Te Ravenstein

Noviomagus. Bij een vaststellingsovereenkomst binden partijen, ter beëindiging of ter voorkoming van onzekerheid of geschil omtrent hetgeen tussen hen rechtens geldt, zich jegens elkaar aan een vaststelling daarvan, bestemd om ook te gelden voor zover zij van de tevoren bestaande rechtstoestand mocht afwijken (art. 7:900 BW). De Hoge Raad heeft op 6 dezer een voor de praktijk belangrijk arrest gewezen.
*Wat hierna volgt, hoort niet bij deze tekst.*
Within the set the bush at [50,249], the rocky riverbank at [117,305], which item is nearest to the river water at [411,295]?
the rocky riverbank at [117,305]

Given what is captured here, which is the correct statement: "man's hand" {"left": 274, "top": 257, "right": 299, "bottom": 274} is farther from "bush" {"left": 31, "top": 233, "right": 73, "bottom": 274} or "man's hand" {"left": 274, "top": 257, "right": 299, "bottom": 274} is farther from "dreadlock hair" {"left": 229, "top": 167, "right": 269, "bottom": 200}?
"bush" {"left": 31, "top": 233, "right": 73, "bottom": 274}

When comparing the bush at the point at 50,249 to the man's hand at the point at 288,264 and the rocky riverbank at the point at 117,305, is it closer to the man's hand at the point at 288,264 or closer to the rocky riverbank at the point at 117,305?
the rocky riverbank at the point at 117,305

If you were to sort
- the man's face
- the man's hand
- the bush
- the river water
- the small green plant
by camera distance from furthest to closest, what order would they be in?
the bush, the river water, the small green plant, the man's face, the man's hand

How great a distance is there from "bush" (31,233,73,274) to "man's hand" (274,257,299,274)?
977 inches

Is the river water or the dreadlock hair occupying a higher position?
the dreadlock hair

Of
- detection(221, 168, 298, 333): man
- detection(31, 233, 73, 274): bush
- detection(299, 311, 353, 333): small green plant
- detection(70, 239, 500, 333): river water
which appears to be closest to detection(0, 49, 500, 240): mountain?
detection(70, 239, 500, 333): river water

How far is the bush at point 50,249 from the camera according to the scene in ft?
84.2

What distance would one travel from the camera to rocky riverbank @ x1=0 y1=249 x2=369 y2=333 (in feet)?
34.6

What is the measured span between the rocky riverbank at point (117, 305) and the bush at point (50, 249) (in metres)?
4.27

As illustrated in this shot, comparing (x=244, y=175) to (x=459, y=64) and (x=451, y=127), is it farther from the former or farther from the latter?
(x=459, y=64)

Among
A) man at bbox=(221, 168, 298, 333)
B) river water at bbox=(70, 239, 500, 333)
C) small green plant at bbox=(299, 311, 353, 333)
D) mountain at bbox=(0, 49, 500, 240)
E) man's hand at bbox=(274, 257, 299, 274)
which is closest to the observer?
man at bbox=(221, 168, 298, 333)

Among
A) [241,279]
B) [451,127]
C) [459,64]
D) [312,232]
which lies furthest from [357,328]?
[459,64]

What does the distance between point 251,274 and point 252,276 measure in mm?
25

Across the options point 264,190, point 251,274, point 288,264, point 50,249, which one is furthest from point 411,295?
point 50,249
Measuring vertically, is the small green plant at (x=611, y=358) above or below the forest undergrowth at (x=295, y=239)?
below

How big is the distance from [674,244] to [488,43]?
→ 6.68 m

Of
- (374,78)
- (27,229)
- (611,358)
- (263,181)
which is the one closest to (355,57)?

Het gaat om het toepassingsgebied van art. 7:902 BW:

„Een vaststelling ter beëindiging van onzekerheid of geschil op vermogensrechtelijk gebied is ook geldig als zij in strijd mocht blijken met dwingend recht, tenzij zij tevens naar inhoud of strekking in strijd komt met de goede zeden of de openbare orde.”

Voornoemd arrest betreft de vraag wanneer sprake is van een vaststelling ter beëindiging van ‘onzekerheid of geschil’.

Casus

Dezelfde locatie

Blue Taxi sluit vaststellingsovereenkomsten met taxichauffeurs die bij haar in dienst waren. Daarbij verklaarde de betreffende chauffeur ten behoeve van Blue Taxi welbewust en uitdrukkelijk afstand te doen van de eventuele (loon)vordering waarop hij ingevolge de CAO Taxivervoer over het verleden aanspraak zou kunnen maken jegens Blue Taxi vanwege (eventuele) onjuiste toepassing van de pauzeregeling door Blue Taxi.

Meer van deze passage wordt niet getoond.